My Thoughts on Narrow-Minded Agents
- By: Jessica Faust | Date: Sep 21 2015
On August 17 I posted the following asking if readers also believed this to be true:
Is this something you believe to be true about agents?
I’m not sure literary agents are the right way to go, as their interests are bizarrely narrow, and seem to be looking continually for exact replicas of successful works from the past, rather than compelling untold stories.
Most of the comments received were supportive and made sense. Some suggested it was sent from an author who just hit the wall on rejections. I agree. I suspect that’s exactly what happened and I do understand that frustration.
Before giving my opinion on the statement I wanted to hear from readers and I appreciate that so many contributed.
Unfortunately for authors, its so easy to feel that agents don’t want to take risks or have bizarrely narrow interests. In some cases they’re right. Life is easier when we have a sure thing and, in most cases, all readers have narrow interests. In fact, I’ve yet to meet a reader who truly reads everything. Sure many will say they do, but then you ask about the romance novel she just read or the latest horror novel and come to realize that those don’t fit into the category of everything.
Taking on a new client, or pitching a new genre or book of any kind, even from an established client is always a risk. We have to take risks, the truth is that the same old same old does not sell. Even if we’re looking for another contemporary romance because that’s what editors tell us they want, it still needs to be different enough to sell. Sometimes making the job harder. How do you take something that is “bizarrely narrow” and make it wide enough to be different, but similar enough to meet the expectations of readers?
Typically an agent’s job is to know the market and take on books she thinks she can sell to editors. Editors in turn are buying books she thinks readers want. Are there mistakes made? All the time. Are there surprise winners? Absolutely. There’s no scientific equation to any of this. Moods change and reading tastes change on a dime. Right now, we’re trying to predict what readers are going to want to read in 2017, because that’s likely when the books we’re selling today will be published. That’s a tough call to make since I can’t even predict what I’m going to want to read tomorrow.
Even within genre a person’s tastes vary. I avidly read the cozy genre, but within the genre there are books I’ve loved, and other books… not so much.
It’s really hard to get your head around current books being sold will publish in 2017. I understand the process, and how long it takes, but it makes being unpublished harder (because that’s about another 2 years to add to seeing your baby out there after getting the call).
When I was a teaching assistant before I was considered ‘educated’ by the staff (I didn’t have a degree then). I introduced one of the teachers the sony e-books reader. At that point, we were importing them from the US, but I was reviewing so most of my books came in e-format and it made my life easy.
She asked me where I bought books I choose to read. I kind of looked at her confused, with this strange feeling I was missing a really important part to the question and said from the publishers websites, Her response was, but how do I know what to read?
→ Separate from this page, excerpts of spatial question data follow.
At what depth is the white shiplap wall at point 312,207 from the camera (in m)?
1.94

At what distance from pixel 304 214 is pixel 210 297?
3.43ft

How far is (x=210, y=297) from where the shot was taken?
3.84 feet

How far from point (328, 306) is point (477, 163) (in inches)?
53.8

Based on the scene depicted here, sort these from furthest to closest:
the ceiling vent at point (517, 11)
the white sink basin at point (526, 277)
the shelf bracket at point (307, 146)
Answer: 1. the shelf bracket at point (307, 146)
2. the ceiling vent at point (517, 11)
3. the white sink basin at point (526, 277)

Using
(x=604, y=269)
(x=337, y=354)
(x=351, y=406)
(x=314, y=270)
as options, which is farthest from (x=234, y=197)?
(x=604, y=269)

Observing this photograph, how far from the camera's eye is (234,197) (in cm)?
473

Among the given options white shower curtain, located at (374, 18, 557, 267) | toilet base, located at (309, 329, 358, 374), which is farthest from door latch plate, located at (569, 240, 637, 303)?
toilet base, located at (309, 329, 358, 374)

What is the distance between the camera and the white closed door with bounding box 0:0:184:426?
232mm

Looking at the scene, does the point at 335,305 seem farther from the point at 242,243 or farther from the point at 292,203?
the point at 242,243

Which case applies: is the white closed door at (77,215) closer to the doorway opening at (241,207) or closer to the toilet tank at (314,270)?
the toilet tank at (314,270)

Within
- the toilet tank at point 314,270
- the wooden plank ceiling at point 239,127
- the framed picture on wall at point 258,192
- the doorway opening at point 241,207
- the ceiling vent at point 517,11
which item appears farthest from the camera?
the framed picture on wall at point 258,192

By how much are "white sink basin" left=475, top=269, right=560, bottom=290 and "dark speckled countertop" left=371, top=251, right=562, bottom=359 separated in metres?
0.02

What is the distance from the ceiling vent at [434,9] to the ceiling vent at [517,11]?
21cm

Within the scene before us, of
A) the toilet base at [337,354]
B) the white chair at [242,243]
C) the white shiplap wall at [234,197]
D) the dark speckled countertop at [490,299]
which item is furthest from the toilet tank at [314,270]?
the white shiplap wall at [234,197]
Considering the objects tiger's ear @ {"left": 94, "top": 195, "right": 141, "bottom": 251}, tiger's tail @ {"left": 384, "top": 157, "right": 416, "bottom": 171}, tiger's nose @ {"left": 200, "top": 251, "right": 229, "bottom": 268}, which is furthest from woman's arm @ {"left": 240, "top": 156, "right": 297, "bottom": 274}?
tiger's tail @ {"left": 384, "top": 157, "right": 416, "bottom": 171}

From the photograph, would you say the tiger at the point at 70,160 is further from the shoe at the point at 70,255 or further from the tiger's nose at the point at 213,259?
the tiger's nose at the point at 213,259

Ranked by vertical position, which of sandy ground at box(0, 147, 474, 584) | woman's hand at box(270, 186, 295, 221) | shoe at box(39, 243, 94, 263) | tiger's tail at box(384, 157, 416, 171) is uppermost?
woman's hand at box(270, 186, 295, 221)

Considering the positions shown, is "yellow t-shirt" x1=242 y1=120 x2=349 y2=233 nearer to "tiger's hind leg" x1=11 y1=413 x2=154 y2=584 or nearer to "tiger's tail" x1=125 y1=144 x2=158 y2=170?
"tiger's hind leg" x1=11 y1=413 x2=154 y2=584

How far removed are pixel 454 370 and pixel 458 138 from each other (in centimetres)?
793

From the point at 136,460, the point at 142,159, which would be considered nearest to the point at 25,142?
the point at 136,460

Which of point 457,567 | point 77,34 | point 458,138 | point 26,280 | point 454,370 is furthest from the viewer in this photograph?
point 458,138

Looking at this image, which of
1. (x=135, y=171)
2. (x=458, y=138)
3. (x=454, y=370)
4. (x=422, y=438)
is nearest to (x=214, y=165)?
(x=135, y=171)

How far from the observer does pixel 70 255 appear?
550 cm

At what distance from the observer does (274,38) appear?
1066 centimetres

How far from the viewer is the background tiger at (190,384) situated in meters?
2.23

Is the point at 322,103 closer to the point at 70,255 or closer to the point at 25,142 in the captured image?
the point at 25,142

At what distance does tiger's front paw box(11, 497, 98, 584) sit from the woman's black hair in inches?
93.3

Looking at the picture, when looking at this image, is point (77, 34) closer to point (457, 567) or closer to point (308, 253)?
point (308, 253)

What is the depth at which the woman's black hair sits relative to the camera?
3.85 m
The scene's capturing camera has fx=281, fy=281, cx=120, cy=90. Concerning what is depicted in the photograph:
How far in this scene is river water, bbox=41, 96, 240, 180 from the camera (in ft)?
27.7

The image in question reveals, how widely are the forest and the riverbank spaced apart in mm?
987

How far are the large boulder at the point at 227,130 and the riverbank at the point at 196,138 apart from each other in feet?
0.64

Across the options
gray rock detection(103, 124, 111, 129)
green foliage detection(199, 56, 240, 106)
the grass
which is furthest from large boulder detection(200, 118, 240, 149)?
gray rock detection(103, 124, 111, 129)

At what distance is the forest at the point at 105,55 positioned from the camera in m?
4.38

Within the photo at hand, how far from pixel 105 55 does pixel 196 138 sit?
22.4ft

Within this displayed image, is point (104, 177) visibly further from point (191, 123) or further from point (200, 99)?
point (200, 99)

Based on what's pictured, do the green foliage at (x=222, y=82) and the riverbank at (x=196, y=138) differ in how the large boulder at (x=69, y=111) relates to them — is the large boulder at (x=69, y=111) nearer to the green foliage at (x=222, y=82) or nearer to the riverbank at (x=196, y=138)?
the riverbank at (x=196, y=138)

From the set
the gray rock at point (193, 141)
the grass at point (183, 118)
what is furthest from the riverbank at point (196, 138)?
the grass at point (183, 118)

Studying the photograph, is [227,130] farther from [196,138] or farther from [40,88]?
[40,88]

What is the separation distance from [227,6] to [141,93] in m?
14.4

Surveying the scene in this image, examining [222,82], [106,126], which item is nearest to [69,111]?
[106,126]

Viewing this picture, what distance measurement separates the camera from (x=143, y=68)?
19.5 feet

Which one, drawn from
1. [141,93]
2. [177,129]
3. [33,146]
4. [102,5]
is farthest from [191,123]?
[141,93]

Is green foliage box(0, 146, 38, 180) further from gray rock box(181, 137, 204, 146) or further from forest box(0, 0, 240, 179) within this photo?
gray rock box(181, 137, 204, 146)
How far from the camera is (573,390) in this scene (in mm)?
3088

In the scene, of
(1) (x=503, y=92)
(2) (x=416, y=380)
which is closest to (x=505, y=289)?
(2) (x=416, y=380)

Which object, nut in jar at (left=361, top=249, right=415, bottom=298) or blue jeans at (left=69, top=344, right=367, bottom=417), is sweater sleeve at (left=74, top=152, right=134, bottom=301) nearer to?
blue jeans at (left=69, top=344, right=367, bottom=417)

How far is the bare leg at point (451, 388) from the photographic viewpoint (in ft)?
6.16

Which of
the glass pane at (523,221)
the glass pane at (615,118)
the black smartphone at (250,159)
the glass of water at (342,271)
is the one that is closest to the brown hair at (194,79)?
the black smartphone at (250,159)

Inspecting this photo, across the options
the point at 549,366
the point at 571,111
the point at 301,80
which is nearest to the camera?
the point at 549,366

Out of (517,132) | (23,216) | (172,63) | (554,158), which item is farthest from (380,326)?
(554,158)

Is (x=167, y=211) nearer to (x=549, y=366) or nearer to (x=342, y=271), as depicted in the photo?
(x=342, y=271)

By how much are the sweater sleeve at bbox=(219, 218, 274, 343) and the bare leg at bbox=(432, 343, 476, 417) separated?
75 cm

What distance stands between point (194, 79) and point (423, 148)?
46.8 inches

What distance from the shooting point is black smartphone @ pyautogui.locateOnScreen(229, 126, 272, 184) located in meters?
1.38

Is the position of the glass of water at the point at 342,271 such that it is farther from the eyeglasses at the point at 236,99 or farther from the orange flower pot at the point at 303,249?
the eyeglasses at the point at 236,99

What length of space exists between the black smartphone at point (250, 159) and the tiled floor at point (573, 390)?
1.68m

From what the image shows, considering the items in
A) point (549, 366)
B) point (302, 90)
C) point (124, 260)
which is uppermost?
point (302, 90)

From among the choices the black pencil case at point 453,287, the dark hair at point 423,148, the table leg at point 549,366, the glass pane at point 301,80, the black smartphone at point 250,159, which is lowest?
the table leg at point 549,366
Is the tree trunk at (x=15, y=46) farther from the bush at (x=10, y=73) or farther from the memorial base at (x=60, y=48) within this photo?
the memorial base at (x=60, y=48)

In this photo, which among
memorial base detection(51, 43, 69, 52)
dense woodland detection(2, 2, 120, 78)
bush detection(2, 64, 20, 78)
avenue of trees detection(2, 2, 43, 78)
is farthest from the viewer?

When I finally worked out what she was talking about, my ‘educated’ teacher only read books listed on the top 10. She didn’t visit shops or publishing houses to read blurbs or excerpts, she didn’t have a genre she favoured or authors she followed. She read what she thought was guaranteed to be good, it had to be good to be on the best seller list and it showed she has a wide and varied reading interest.
I came to the conclusion some people will always be a sheep, at least in some ways. To me a wide and varied reading interest is choosing books from different genres, different styles, even from different ages if that’s what you want. Not reading everything you’re told by someone else’s list.